Millionaire neighbours win row against family upstairs who ripped up carpets | UK News
A businessman and his wife have won a millionaire’s court battle against the City banker living upstairs after complaining the racket made by his young family on the creaky floorboards was ‘unbearable’.
Sergey Grazhdankin, 42, and wife, Maria, sued Medhi Guissi and his wife Meriem El Harouchi over the ‘nuisance’ caused by the noisy floors at their gated art deco development in West Kensington.
They claimed everyday life in their £1 million apartment became ‘torture’ when their new neghbours moved in upstairs and ripped up the carpets, replacing it with wooden flooring.
The Grazhdankins told Central London County Court a floating acoustic barrier designed to hide any noise was incorrectly fitted, with the judge later agreeing it was as useful as a ‘piece of plywood’.
The decision leaves Mr Guissi and Mrs El Harouchi having to fork out £16,087 in compensation, as well as paying a substantial portion of the £250,000 lawyers’ bills for the case.
Mr Grazhdankin and his marketing manager wife moved into their fourth-floor flat in Fitzjames Lane in 2011 before their neighbours bought the apartment upstairs for £1.1m in 2018.

:: GIVEN DATA ::
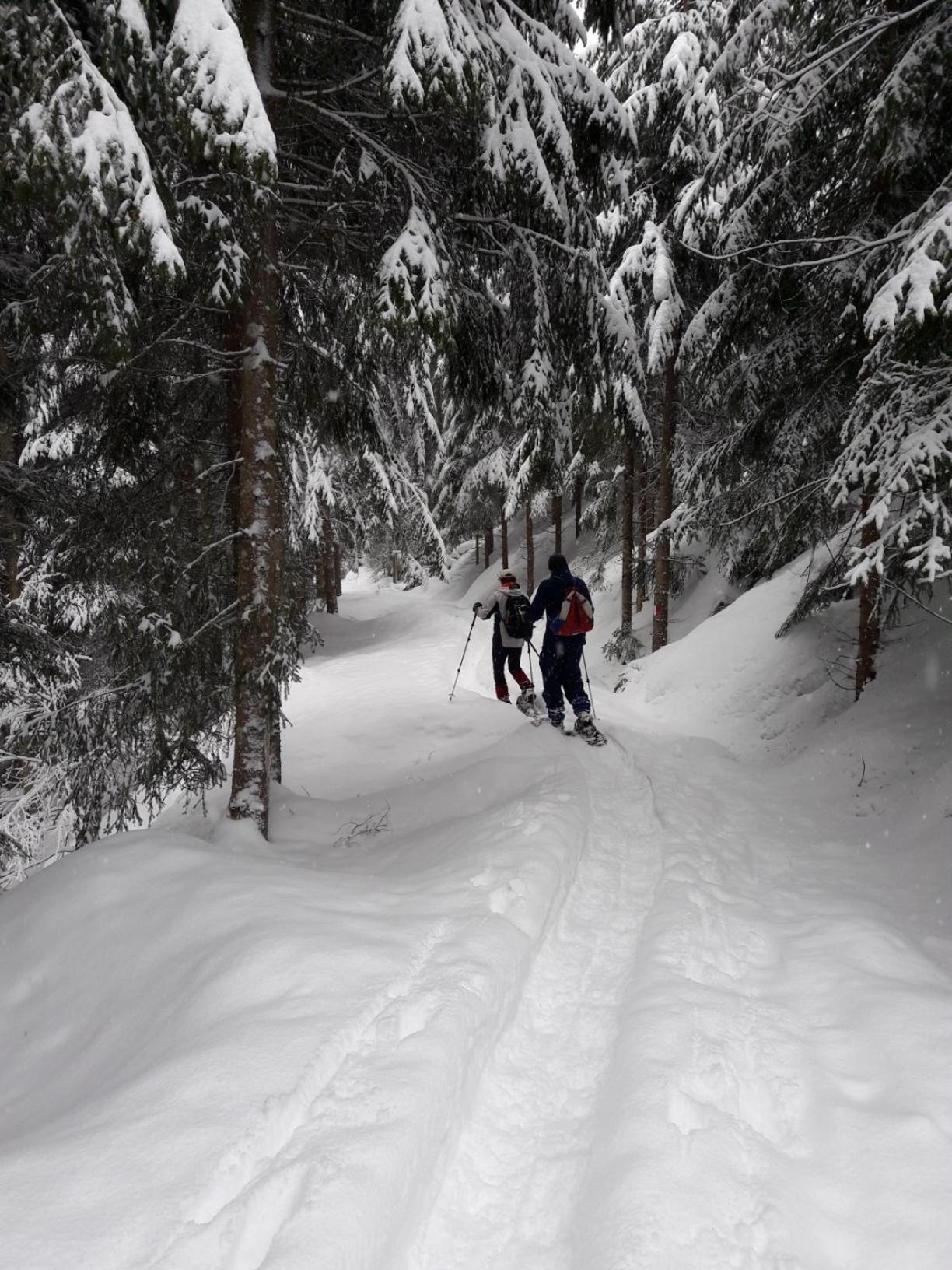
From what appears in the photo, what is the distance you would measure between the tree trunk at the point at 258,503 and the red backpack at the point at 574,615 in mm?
4024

:: BRIEF 1 ::
Copy the passage of the article about the noise dispute from "Millionaire neighbours win" to "in West Kensington." word for word.
:: BRIEF 2 ::
Continue the news story about the neighbors' floorboard noise dispute from the point where it stops.

:: ANSWER SPACE 1 ::
Millionaire neighbours win row against family upstairs who ripped up carpets | UK News
A businessman and his wife have won a millionaire’s court battle against the City banker living upstairs after complaining the racket made by his young family on the creaky floorboards was ‘unbearable’.
Sergey Grazhdankin, 42, and wife, Maria, sued Medhi Guissi and his wife Meriem El Harouchi over the ‘nuisance’ caused by the noisy floors at their gated art deco development in West Kensington.

:: ANSWER SPACE 2 ::
Previously, the Grazhdankins had an elderly lady living above them and told the court that they very rarely heard noise from upstairs, other than the occasional banging of a door.
In a statement written at the time and put before the court, Mr Grazhdankin said that, after a year living in Germany, he and his family had moved back into the flat in August 2020.
He described how a change of layout in the apartment upstairs, moving living areas above bedrooms, made things even worse.
‘During the week, we are woken up daily between 5.30am and 7.30am by the noise from above and we can hear floor making creaking sounds, walking sounds and the sound of moving furniture right above our main bedroom,’ he said.
‘On weekends we are woken up between 7am and 8am by walking, banging, jumping sounds, children running and voices.
‘During the day, throughout the whole week, there is a lot of noise of similar nature, being creaking floor, walking, dropping things on the floor, moving objects on the floor, children crying, shouting and voices.
‘This is experienced especially between 2pm and 10pm.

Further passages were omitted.